Supplied passage:
It discussed the principles of congestion control (e.g., the sliding
window algorithm, AIMD, conservation of packets), and their realisation
in TCP Reno. It reviewed the choice of TCP initial window, slow start,
and the congestion avoidance phase, and the response of TCP to packet
loss as a congestion signal.
The lecture noted that TCP Reno cannot effectively make use of fast
and long distance paths (e.g., gigabit per second flows, running on
transatlantic links). It discussed the TCP Cubic algorithm, that
changes the behaviour of TCP in the congestion avoidance phase to
make more effective use of such paths.
And it noted that both TCP Reno and TCP Cubic will try to increase
their sending rate until packet loss occurs, and will use that loss
as a signal to slow down. The fills the in-network queues at routers
on the path, causing latency.
The lecture briefly discussed TCP Vegas, and the idea of using delay
changes as a congestion signal instead of packet loss, and it noted
that TCP Vegas is not deployable in parallel with TCP Reno or Cubic.
It highlighted ongoing research with TCP BBR to address some of the
limitations of TCP Vegas.
Finally, the lecture highlighted the possible use of Explicit Congestion
Notification as a way of signalling congestion to the endpoints, and of
causing TCP to reduce its sending rate, before the in-network queues
overflow. This potentially offers a way to reduce latency.
Discussion will focus on the behaviour of TCP Reno congestion control,
and of understanding how this leads to increased latency. It will discuss
the applicability and ease of deployment of ways of reducing that latency.

Problems:
• a. What does the lecture summary say TCP Reno and TCP Cubic use as a signal to slow down?
• b. Change the lecture summary, everything from "It highlighted ongoing" down to "to reduce latency.", by putting "end hosts" in place of "endpoints".
• c. Condense the paragraph of the lecture summary that begins "Finally, the lecture highlighted" into a single shorter sentence that keeps its main facts.
The scene-based reasoning data is not needed for this work.

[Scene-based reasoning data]
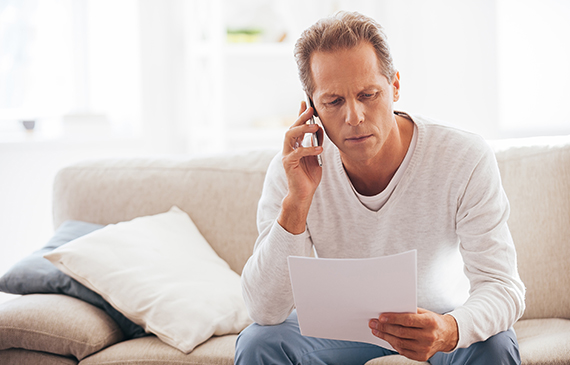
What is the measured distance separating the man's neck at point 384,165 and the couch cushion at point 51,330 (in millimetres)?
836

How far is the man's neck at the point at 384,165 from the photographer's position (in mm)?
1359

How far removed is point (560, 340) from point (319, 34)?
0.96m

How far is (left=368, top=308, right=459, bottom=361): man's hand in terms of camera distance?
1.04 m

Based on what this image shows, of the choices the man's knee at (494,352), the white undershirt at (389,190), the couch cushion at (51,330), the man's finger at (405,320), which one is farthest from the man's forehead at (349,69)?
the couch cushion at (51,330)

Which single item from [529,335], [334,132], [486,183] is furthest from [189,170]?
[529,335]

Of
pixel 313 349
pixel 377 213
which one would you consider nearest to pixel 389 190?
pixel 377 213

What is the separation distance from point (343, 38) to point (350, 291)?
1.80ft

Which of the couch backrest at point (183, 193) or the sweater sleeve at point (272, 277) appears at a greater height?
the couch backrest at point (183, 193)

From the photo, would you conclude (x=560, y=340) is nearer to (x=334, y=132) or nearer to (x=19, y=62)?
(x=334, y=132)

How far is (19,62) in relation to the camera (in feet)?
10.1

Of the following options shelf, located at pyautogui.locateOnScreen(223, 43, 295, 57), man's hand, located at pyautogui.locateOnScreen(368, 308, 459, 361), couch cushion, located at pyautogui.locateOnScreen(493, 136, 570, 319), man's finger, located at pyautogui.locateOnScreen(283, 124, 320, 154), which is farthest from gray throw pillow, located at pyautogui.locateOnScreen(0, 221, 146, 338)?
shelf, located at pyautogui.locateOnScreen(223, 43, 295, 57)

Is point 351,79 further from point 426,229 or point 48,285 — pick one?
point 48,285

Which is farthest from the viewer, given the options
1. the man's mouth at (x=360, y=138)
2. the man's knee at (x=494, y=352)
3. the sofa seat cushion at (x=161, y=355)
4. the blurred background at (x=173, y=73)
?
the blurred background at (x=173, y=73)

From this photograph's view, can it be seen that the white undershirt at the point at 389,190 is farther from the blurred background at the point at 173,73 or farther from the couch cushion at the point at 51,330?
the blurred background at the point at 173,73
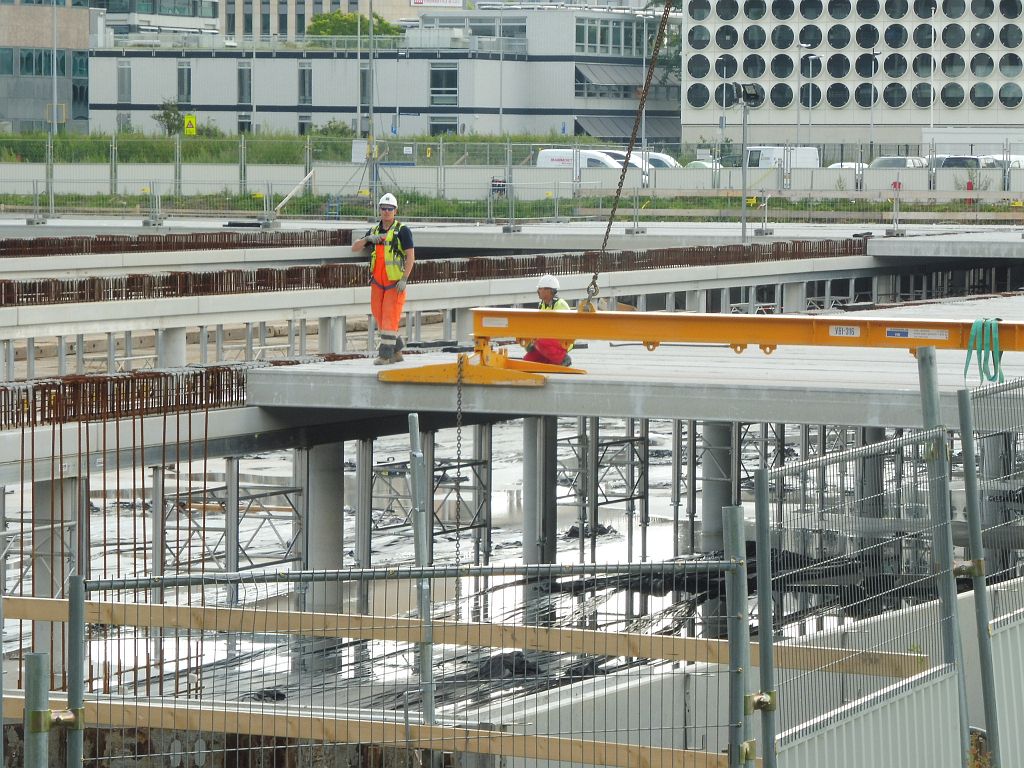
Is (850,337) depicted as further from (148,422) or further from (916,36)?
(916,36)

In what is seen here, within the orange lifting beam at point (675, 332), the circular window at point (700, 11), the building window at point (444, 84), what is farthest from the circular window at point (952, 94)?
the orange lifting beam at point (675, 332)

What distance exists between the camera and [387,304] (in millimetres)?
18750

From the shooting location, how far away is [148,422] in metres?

Final results:
• a. Packet loss.

• b.
It highlighted ongoing research with TCP BBR to address some of the
limitations of TCP Vegas.
Finally, the lecture highlighted the possible use of Explicit Congestion
Notification as a way of signalling congestion to the end hosts, and of
causing TCP to reduce its sending rate, before the in-network queues
overflow. This potentially offers a way to reduce latency.

• c. The lecture pointed to Explicit Congestion Notification as a possible way to signal congestion to the endpoints and make TCP lower its sending rate before in-network queues overflow, potentially reducing latency.